Biological mechanism of ethylene action
Ethylene is a simple gaseous plant hormone that accelerates ripening by triggering coordinated biochemical and transcriptional changes. In climacteric fruits such as apples, bananas, and tomatoes, a self-amplifying burst of ethylene production accompanies a rise in respiration and activates genes responsible for cell wall breakdown, pigment synthesis, and volatile aroma formation. Research by James J. Giovannoni at Boyce Thompson Institute and Cornell University has characterized key ripening regulatory genes in tomato that respond to ethylene and control softening and color change. By contrast, non-climacteric fruits like strawberries, grapes, and citrus do not show this autocatalytic ethylene surge and generally do not accelerate ripening in response to external ethylene in the same way. The difference is not absolute; sensitivity and downstream pathways vary by species and cultivar, producing a spectrum of responses rather than a binary classification.
Sources and triggering causes
Ethylene affecting fruit can be produced internally by the fruit itself or introduced externally from nearby ripening produce, combustion, or industrial processes. Postharvest guidelines and synthesis of empirical observations by A. A. Kader at University of California, Davis document practical pathways by which ambient ethylene alters storage outcomes and recommend segregation of ethylene-producing loads. External exposure can trigger premature ripening in sensitive climacteric crops, while in tolerant or non-climacteric types the physiological response is limited or primarily affects surface or stress-related processes.

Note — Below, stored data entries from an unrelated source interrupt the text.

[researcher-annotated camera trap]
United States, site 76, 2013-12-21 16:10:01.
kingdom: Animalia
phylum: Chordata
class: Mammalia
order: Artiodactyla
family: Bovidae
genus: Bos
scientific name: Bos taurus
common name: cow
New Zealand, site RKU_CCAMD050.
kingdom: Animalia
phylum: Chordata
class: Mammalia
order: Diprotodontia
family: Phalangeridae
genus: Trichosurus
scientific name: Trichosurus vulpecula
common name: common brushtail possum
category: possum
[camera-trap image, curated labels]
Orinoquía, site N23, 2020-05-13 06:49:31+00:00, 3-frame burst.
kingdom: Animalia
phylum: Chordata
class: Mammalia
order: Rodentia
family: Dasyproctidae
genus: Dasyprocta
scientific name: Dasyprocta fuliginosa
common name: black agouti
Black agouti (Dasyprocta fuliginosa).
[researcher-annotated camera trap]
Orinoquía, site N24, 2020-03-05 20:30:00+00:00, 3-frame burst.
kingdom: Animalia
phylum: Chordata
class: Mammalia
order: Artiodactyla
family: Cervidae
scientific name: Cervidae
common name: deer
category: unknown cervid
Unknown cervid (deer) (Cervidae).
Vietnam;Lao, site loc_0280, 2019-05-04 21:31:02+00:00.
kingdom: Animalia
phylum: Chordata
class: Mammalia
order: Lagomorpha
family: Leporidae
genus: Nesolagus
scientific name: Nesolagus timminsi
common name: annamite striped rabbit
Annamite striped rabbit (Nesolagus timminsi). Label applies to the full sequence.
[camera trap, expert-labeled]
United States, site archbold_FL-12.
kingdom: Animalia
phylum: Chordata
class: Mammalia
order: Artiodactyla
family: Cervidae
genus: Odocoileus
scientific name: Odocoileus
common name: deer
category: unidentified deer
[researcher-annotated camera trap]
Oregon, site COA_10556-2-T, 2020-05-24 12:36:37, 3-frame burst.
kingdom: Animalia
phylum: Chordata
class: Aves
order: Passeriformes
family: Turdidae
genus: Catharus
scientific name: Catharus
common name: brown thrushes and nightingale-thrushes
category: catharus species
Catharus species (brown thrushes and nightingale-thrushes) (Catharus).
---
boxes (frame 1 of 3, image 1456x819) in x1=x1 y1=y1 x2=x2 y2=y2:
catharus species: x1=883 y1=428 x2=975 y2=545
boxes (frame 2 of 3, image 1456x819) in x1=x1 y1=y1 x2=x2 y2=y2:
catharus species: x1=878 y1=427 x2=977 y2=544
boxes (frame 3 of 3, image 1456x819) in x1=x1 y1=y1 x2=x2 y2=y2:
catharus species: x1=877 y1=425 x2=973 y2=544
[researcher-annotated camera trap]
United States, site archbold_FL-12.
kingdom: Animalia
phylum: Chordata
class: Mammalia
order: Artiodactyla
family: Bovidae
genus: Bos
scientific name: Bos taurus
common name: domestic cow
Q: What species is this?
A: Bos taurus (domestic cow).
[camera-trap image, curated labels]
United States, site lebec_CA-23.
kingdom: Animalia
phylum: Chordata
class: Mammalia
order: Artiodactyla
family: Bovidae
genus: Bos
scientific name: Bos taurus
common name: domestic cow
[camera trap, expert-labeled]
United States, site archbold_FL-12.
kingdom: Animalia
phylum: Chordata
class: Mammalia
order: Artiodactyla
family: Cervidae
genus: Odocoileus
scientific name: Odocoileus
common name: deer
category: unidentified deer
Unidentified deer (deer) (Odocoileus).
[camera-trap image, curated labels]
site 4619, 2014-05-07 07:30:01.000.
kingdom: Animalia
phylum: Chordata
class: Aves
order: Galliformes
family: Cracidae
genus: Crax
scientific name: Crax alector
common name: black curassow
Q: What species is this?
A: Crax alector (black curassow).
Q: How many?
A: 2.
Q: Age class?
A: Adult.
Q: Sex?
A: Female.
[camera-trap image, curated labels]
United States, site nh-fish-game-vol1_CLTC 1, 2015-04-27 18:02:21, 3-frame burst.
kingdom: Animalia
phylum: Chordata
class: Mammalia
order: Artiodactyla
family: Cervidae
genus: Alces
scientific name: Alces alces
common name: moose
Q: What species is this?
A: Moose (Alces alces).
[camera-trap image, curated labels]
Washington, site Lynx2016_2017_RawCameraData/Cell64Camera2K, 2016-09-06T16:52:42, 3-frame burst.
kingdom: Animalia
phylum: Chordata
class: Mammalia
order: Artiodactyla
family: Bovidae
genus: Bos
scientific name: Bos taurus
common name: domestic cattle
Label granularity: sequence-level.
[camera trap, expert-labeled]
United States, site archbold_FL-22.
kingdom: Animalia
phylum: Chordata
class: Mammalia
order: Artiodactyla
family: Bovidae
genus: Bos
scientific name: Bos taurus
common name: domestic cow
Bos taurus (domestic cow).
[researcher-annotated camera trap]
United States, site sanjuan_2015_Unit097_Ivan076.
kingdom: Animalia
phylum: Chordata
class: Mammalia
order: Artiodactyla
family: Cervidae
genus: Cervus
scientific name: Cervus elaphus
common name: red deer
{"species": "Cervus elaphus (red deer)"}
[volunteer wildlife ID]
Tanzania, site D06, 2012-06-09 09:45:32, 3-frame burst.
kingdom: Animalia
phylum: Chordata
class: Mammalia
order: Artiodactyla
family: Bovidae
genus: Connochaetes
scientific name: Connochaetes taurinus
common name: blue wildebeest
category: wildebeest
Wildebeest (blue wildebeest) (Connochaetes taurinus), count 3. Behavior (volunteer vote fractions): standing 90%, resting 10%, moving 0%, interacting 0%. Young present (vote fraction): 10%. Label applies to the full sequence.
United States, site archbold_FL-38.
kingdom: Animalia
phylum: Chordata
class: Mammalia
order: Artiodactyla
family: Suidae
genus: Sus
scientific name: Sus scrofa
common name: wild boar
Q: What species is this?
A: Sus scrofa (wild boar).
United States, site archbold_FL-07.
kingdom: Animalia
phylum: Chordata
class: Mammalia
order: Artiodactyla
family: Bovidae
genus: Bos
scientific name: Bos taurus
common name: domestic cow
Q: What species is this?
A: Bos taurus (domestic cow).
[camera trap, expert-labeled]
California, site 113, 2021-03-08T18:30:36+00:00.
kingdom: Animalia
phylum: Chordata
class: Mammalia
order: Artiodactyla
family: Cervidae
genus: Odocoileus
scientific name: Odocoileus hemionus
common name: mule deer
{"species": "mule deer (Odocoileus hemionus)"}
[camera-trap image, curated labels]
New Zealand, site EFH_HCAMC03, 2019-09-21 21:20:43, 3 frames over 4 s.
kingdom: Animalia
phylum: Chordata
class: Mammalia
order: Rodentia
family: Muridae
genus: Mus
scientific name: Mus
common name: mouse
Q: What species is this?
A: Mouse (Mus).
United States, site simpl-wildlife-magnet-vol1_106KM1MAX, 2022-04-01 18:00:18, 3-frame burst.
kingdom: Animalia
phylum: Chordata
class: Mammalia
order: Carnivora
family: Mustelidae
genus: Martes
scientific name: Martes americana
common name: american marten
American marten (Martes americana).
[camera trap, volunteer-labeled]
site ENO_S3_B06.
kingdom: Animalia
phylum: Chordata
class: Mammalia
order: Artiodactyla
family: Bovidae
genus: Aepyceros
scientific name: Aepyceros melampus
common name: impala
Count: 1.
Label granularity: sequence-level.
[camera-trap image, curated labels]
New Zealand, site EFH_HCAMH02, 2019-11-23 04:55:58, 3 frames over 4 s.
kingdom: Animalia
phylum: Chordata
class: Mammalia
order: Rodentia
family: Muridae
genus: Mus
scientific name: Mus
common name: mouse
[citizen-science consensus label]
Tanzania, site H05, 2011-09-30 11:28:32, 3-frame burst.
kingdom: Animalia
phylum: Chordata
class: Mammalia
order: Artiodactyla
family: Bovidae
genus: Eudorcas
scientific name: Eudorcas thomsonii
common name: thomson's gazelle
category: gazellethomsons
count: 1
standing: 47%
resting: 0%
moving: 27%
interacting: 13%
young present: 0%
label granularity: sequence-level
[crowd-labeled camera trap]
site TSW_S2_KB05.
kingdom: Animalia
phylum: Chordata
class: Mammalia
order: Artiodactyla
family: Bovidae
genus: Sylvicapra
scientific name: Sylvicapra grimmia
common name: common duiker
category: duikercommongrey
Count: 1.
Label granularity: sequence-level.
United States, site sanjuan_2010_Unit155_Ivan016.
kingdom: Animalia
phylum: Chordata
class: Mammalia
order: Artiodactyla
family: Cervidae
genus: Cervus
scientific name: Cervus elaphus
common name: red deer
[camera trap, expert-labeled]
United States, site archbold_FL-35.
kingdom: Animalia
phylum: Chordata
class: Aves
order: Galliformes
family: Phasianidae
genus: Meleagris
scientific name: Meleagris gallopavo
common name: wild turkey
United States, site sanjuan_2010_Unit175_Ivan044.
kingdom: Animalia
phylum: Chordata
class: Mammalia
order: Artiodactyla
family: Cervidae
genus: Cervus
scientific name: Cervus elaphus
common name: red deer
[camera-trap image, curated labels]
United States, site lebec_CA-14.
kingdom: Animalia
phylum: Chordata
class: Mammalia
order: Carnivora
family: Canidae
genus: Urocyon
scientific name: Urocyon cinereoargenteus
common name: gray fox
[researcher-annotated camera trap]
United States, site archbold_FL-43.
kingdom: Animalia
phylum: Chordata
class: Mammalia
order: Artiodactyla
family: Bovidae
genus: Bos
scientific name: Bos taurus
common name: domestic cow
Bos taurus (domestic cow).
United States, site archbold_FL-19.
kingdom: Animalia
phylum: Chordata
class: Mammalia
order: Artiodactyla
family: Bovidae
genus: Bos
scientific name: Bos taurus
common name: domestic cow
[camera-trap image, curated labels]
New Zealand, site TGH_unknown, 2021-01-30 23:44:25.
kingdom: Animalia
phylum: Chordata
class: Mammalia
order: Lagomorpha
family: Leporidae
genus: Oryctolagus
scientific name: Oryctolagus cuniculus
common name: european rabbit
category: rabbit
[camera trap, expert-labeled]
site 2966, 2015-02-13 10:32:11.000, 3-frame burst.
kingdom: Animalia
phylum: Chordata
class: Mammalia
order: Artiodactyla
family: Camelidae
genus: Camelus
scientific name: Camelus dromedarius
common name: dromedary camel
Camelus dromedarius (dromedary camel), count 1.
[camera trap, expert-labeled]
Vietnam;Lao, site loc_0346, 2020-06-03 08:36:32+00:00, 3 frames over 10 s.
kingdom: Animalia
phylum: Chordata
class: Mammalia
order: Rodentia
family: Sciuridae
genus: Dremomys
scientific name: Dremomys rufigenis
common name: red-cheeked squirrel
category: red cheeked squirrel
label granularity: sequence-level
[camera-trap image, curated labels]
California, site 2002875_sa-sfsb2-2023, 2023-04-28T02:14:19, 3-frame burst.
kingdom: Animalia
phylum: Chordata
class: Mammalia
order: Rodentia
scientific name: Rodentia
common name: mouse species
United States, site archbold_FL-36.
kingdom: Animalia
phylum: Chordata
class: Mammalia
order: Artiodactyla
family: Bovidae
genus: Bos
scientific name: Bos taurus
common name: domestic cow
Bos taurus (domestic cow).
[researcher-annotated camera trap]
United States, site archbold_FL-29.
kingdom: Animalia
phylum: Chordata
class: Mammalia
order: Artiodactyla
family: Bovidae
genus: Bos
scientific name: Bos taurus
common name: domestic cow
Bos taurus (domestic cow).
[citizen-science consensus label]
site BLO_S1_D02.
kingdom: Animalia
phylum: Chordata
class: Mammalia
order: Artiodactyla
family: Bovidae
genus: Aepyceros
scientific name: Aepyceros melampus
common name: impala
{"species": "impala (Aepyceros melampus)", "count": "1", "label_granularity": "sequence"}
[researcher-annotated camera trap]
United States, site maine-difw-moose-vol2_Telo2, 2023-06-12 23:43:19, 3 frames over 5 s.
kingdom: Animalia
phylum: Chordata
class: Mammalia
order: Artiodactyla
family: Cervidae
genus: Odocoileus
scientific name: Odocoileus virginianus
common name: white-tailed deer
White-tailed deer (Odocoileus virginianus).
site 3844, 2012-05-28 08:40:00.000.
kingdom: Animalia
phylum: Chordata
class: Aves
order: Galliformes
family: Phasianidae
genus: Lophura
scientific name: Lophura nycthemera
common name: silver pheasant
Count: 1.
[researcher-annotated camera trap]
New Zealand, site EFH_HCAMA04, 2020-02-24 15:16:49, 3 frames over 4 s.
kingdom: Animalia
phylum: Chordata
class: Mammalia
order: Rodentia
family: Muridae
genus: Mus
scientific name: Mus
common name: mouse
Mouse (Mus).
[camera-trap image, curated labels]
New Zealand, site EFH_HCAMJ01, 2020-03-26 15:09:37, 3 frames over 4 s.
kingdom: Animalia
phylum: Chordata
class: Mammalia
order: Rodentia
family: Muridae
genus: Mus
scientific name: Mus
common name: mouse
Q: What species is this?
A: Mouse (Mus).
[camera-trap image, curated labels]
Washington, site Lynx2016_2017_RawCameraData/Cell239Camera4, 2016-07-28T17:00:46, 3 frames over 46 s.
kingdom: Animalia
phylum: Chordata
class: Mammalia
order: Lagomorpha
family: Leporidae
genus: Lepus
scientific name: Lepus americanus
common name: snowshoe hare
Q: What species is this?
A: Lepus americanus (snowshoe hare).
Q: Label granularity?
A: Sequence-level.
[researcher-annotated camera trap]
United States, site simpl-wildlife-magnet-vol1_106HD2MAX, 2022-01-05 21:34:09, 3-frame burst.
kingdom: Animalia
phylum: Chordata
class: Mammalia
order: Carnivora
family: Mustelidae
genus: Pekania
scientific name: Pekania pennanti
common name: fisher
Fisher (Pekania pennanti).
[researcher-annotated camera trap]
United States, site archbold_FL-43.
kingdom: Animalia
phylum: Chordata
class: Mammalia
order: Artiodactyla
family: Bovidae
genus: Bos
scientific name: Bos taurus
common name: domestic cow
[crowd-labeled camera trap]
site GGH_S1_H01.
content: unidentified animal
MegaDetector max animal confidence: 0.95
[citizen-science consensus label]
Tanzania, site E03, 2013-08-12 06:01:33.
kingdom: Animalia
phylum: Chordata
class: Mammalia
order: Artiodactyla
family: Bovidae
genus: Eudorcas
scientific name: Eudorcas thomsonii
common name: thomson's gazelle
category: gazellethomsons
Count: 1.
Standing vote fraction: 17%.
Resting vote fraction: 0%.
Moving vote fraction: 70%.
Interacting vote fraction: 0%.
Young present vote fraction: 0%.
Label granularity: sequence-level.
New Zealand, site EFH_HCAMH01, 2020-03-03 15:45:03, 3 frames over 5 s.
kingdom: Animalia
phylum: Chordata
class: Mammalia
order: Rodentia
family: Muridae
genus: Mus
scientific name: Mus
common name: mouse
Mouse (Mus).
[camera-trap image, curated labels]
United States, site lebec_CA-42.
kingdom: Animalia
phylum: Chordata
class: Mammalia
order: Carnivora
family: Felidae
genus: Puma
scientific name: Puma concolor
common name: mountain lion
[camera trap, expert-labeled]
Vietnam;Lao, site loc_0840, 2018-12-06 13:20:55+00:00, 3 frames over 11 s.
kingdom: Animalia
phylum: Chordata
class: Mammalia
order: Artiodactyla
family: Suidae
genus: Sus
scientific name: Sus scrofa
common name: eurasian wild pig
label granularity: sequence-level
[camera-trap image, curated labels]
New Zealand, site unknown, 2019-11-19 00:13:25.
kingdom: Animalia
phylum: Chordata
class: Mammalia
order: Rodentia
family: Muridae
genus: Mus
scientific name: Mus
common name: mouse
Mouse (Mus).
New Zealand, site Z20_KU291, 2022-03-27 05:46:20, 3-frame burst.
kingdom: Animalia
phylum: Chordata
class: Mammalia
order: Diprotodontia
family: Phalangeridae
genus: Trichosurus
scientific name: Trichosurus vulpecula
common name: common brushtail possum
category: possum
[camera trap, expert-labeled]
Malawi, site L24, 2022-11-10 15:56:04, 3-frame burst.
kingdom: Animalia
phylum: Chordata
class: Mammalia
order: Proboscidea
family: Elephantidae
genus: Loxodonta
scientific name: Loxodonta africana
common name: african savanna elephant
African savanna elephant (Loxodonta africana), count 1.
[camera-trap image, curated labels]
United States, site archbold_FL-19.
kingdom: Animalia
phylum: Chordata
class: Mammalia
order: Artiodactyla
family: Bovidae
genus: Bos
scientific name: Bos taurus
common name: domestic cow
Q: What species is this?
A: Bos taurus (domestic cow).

Practical consequences and cultural nuances
The influence of ethylene on ripening speed has direct economic and cultural consequences. Controlled ethylene application is used commercially to synchronize ripening of bananas and tomatoes for market preferences, enabling predictable shelf readiness for consumers who favor fully ripe produce. Conversely, uncontrolled ethylene exposure in cold chains can cause uneven ripening, increased bruising, and elevated waste, impacting smallholder farmers and export supply chains in tropical regions where transport distances are long. Ethylene management tools such as ventilation, adsorption, and chemical inhibitors can extend marketability and reduce food loss. Environmental and territorial contexts shape both the risk and the mitigation options, so strategies that work for temperate packhouses may be impractical for farmers selling in local open-air markets.